LLaMA-Factory is especially useful while exploring: teams can compare adaptation methods, try several models, and learn whether fine-tuning helps at all. In production, that has to be paired with data controls, reproducibility, artifact storage, and separate quality evaluation.

Project details

LLaMA-Factory addresses a pain that appears after early LLM experiments: an out-of-the-box model is often not enough, but manual training setup quickly turns into scripts, parameters, data formats, and incompatible examples.

The project gathers popular model families and adaptation methods. LoRA and QLoRA are useful because they can change model behavior at a lower cost than full training of all weights. The method still does not replace a good dataset or a clear task.

The LLaMA Board web interface lowers the entry cost for experiments, while the CLI is better for repeatable runs. That combination matters: a researcher can try parameters manually, and an engineer can later move a good configuration into an automated process.

Data quality deserves special attention. A small but dirty dataset can damage a model more than no tuning at all. Labeling, train/validation separation, duplicate checks, license review, and tests for unwanted answers are all part of the job.

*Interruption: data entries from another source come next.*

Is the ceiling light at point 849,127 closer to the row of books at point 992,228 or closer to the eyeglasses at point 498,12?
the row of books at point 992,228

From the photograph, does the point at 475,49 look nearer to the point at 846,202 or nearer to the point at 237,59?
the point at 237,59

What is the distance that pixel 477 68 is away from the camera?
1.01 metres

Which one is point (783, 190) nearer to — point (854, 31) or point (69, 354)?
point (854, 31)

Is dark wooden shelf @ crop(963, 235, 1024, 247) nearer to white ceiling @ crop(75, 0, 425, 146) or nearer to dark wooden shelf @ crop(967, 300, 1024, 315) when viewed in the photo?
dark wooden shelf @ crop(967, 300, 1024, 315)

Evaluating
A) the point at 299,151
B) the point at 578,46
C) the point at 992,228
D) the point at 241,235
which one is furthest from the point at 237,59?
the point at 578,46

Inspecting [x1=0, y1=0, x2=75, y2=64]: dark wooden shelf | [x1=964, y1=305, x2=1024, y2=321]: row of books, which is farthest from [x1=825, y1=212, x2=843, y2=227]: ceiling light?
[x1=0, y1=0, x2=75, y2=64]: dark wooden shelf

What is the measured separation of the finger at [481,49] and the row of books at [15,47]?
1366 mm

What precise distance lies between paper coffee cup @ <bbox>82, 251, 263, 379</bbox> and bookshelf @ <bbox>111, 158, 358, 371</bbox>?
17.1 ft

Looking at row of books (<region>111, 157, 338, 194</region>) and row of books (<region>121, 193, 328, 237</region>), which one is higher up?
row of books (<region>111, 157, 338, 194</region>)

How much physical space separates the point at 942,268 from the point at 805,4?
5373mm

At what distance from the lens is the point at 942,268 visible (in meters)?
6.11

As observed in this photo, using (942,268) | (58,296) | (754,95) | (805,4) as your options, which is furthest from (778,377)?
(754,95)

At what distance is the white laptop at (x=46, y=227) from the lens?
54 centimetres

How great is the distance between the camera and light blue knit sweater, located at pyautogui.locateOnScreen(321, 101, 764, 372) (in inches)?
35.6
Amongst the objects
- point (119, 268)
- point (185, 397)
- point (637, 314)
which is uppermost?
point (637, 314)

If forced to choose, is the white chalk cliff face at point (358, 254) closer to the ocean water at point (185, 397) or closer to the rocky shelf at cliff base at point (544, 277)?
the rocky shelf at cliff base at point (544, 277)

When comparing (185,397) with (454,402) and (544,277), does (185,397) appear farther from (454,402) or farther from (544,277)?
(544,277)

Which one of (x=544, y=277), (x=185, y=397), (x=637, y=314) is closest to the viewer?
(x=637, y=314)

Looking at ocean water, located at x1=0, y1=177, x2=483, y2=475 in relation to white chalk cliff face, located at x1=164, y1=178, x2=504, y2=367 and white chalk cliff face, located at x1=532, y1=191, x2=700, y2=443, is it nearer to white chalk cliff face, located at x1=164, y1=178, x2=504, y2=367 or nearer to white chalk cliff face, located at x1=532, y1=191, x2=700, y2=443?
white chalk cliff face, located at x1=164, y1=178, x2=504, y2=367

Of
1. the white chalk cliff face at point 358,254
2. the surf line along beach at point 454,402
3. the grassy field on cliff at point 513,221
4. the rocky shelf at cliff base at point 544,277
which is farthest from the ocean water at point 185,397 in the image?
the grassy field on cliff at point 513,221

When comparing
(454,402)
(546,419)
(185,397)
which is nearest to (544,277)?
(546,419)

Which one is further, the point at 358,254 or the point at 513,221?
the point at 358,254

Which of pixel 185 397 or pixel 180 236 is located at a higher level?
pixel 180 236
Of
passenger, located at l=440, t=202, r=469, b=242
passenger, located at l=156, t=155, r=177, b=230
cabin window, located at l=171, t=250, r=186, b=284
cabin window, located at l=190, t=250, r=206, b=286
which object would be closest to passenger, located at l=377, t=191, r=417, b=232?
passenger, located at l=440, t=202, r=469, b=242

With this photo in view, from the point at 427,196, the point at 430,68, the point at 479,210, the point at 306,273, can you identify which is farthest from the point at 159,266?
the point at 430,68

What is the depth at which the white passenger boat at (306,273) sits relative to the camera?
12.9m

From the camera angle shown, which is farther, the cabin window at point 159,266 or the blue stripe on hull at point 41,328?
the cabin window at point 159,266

The project is an experiment accelerator, but a mature model system is still broader: run storage, metric comparison, artifact management, compute cost, data safety, and decisions about where the model can be used legally and ethically.

Strengths and tradeoffs

The strength is broad support for models and methods. Experiments can move from idea to run faster, and several approaches can be compared.

The tradeoff is the illusion of simplicity. A convenient interface does not guarantee a good model. Quality depends on data, task framing, evaluation, and the base model’s usage limits.